Ungrateful. Entitled. Fragile.
We’ve all taught children unable to cope with minor disappointments. Kids who melt down when they’re told ‘no’ or asked to correct their work.
The cause? Most likely, it’s over-parenting.
Parents who, with the best of intentions, over-protect and over-pamper.
The result? A pupil with paper-thin resilience who can’t cope when life doesn’t go their way. (Or, of course, they meet an adult imposing a boundary…)
So – is there anything we can do to help the child who cannot cope with ‘no’?
Here are 3 practical ideas.
1. Make sure this is about entitlement
The first thing to ask when confronted by any inappropriate behaviour is… what’s causing this?
Is entitlement causing the student’s behaviour – or is something else going on?
Here are some things to check.
In her article, Are you enabling ‘academic entitlement’ in students?, Sarah Sparks suggests you look out for the following student attitudes:
- knowledge is a right – and should involve no discomfort on my part
- a good result shouldn’t come from my hard work and effort, but from the simple fact I turned up to school
- if I didn’t do well on a test, the test was too hard (or the teacher covered the wrong material beforehand)
In her book, The Me, Me, Me Epidemic, Amy McCready also suggests many other telltale signs. Here are some key ones:
- the child passes blame for their own mistakes…
- …and expects the adult to rescue them from their mistakes
- are unable to handle disappointment
- act as if the rules don’t apply to them
- expects a bribe for effort shown or good behaviour
2. Avoid upping rewards for compliance
Extrinsic motivators are rewards/bribes we give to students to encourage them to change their behaviour.
The problem with using rewards with entitled students is that the reward soon becomes… another entitlement.
Your relationship has become transactional – based on tit-for-tat. I’ll give you this, if you do that.
Another issue is, over time, the reward naturally becomes less interesting, less motivating. So the pressure will be to find something extra, something more, to motivate the student.
And if the reward is ever withdrawn? The student offers greater resistance.
“But I used to get time on the iPad for finishing my writing! So why should I do it now?”
And so the cycle continues.
Instead of upping rewards, explain why it is in the student’s self-interest to complete the task. Relate it to:
- their personal interests
- an ability they want to develop
- a skill they need for a possible future career etc.
This helps your pupil develop an intrinsic desire to do the right thing. In essence, “I behave in a certain way because it’s worth doing – in and of itself.”
3. Teach them to be grateful
There’s growing evidence that keeping a gratitude journal has a significant impact on how we see the world.

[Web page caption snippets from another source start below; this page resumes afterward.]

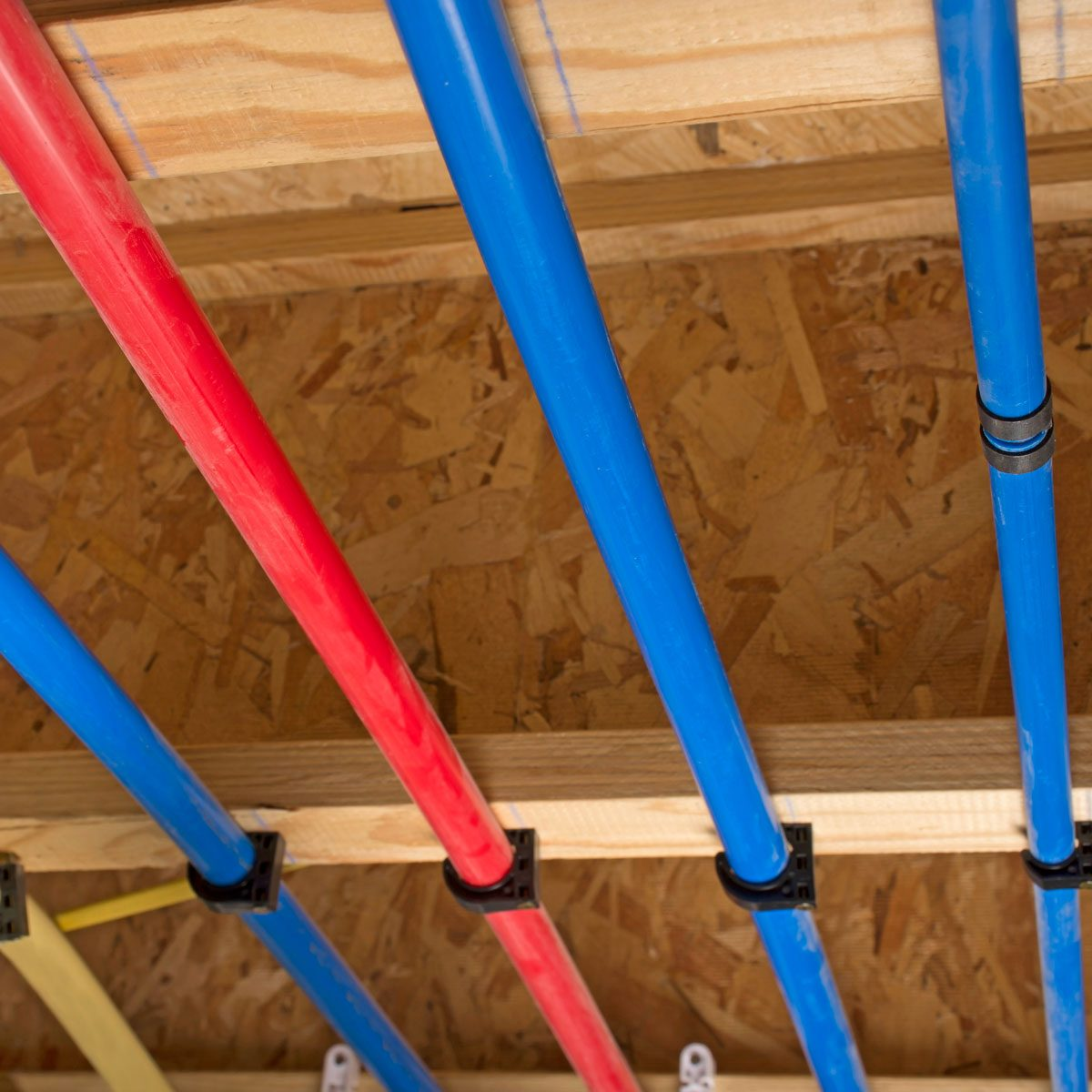 Pex Supply Pipe Everything You Need To Know Guide The Family Handyman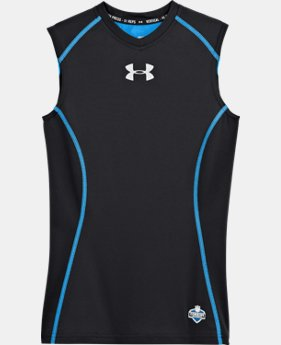 Boys' NFL Combine Authentic Sleeveless Shirt
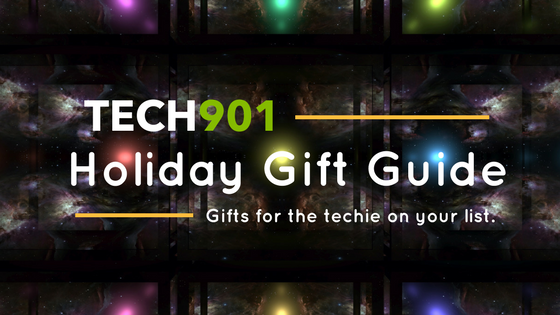 TECH901GiftGuideHeader.png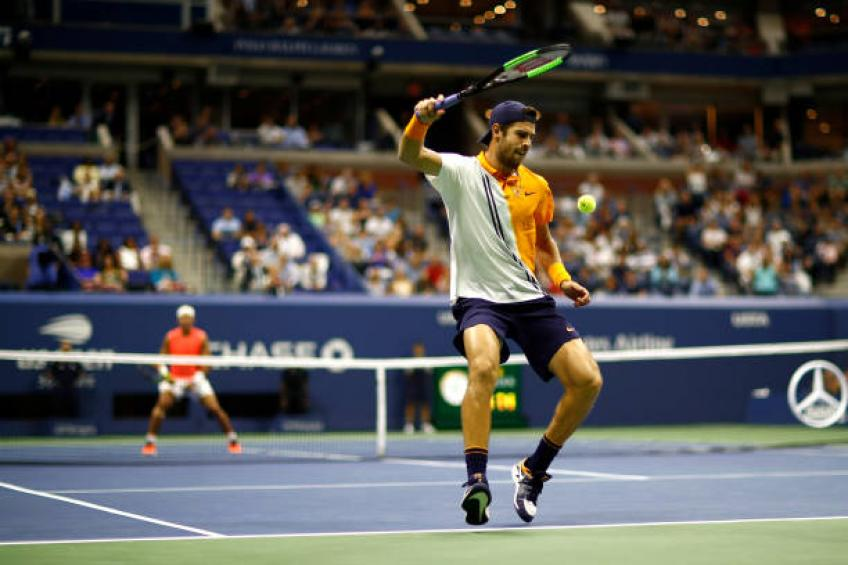 Karen Khachanov: 'Everything was amazing at US Open against Rafael Nadal'
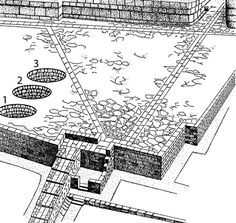 The West Court at the palace at Knossos, with Kouloures 1–3 on the left (Evans 1930, fig. 34) http://www.ajaonline.org/article/1823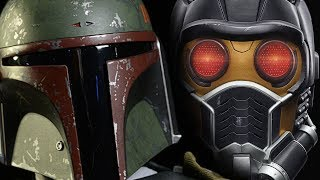 BOBA FETT (Star Wars) vs STAR-LORD (Guardians of the Galaxy) ALTERNATE ENDING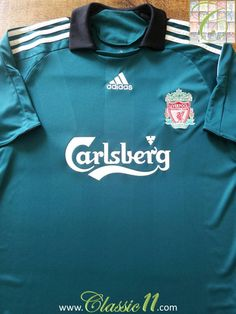 143 Best Classic Football shirt images | Classic football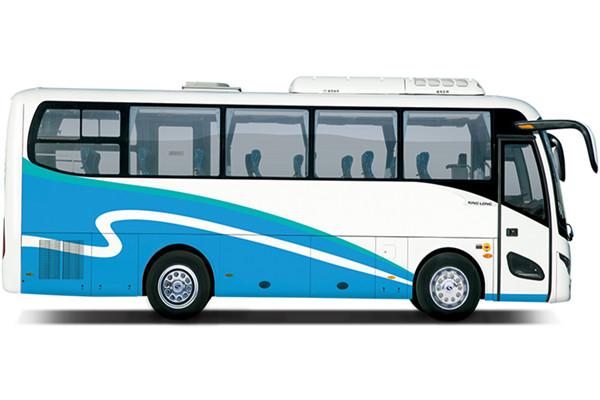 金龙XMQ6802AYPHEVD5客车(柴油/电混动国五24-35座)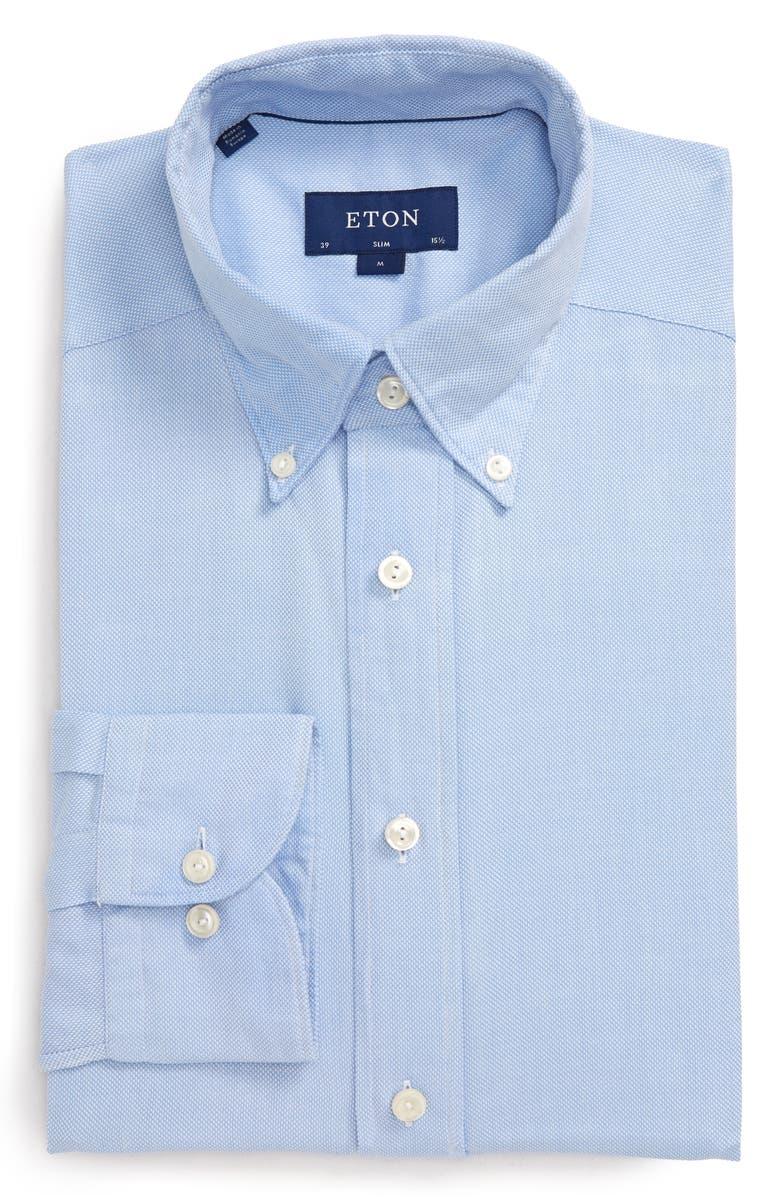 ETON Soft Casual Line Slim Fit Oxford Shirt, Main, color, BLUE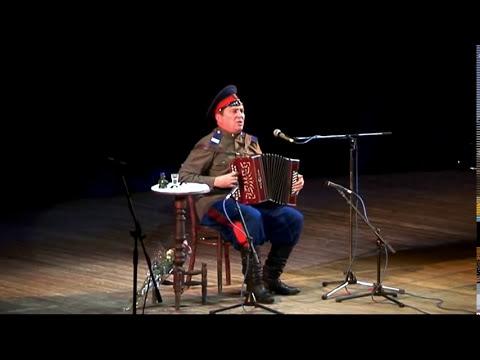 Юрий Щербаков - Проезжала конница (2010 г)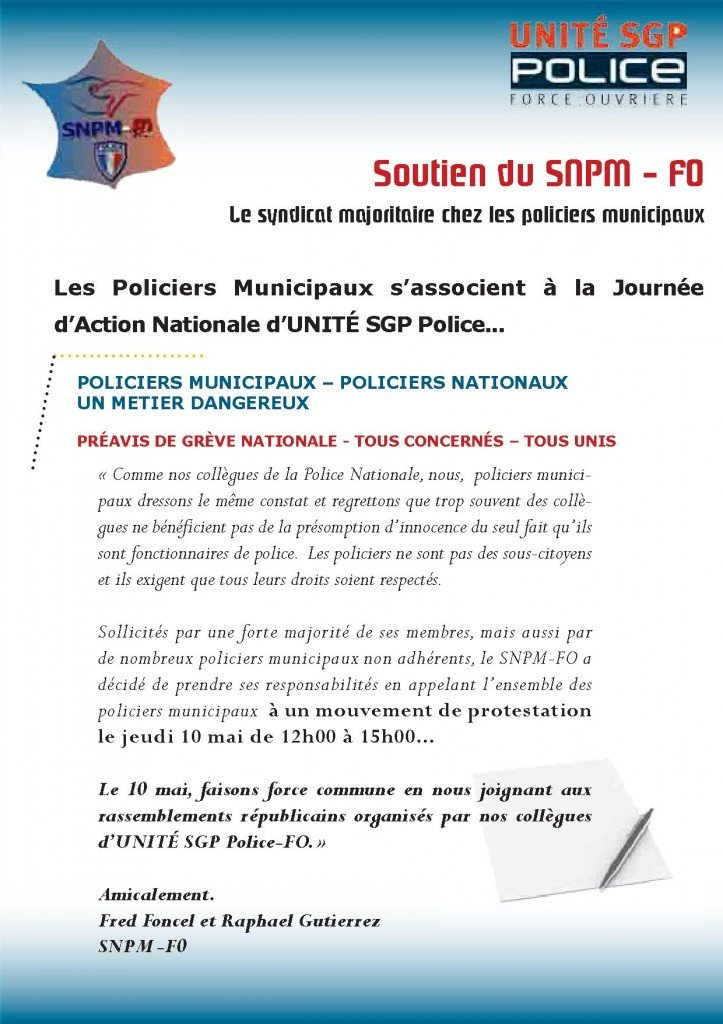Manifestation du 10 mai 2012 dans Police municipale SOUTIENSNPM-FO2-723x1024
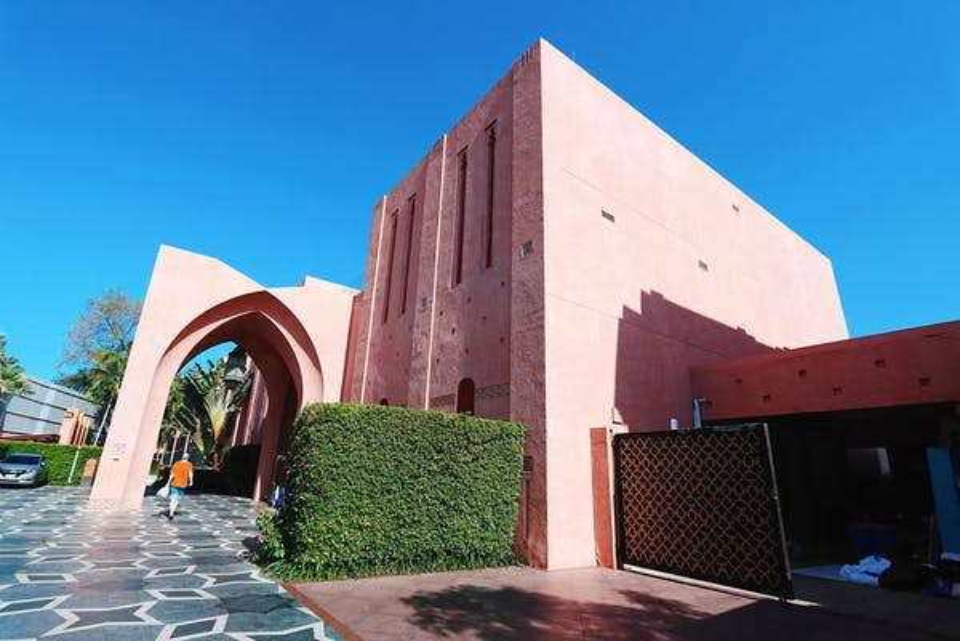 Marrakesh Hua Hin Resort & Spa - Image 3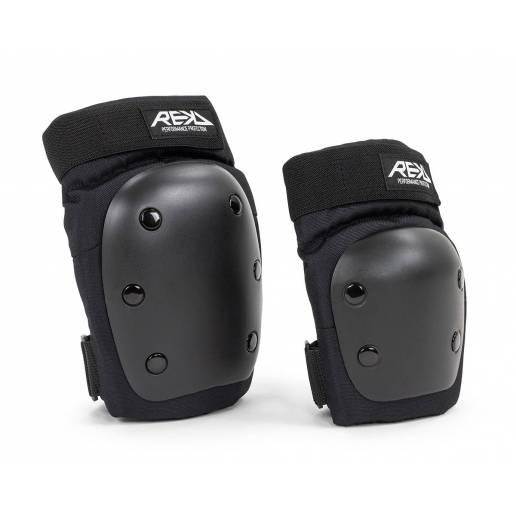 REKD Youth Heavy duty double padset Black/Black M - Aizsargi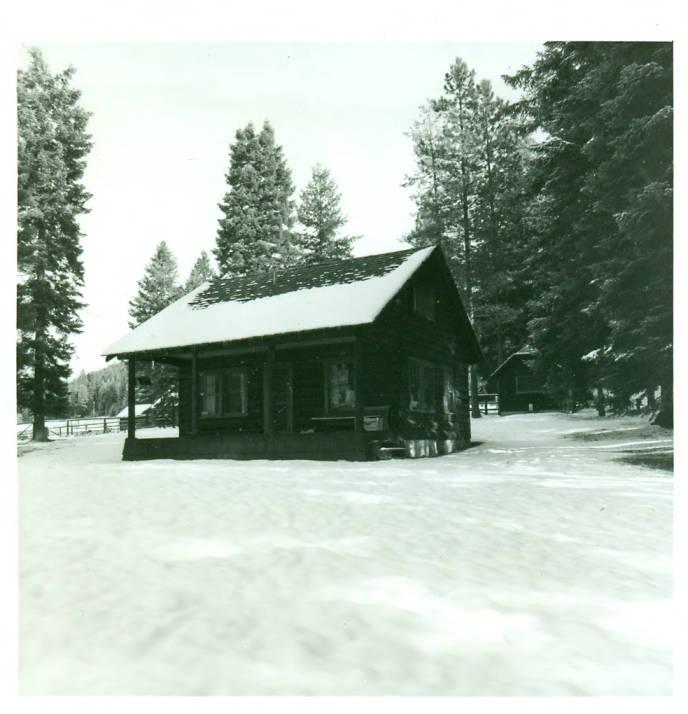 item thumbnail for Moose Creek Ranger Station, ranger's residence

Students who are entitled need help to change their attitude from “I deserve…” to “I’m grateful for…”
A simple way of doing this is asking the student to spend 5 minutes every day completing a gratitude diary.
In the diary, they record 3 things they’re thankful for from the school day.
These should be specific events/thoughts from the day (“I enjoyed using the paints this afternoon”) – rather than a general statement about their life (“I have a nice bedroom.”)
Entitled students often have a negative outlook, scanning the world for challenges to things they ‘have a right to.’ Completing a daily gratitude journal rewires that focus. It gets them into the habit of scanning the world for things that they should be thankful for.
There is also evidence to show keeping a gratitude journal leads to greater personal happiness, a better ability to cope with disappointment and increased psychological resilience in general.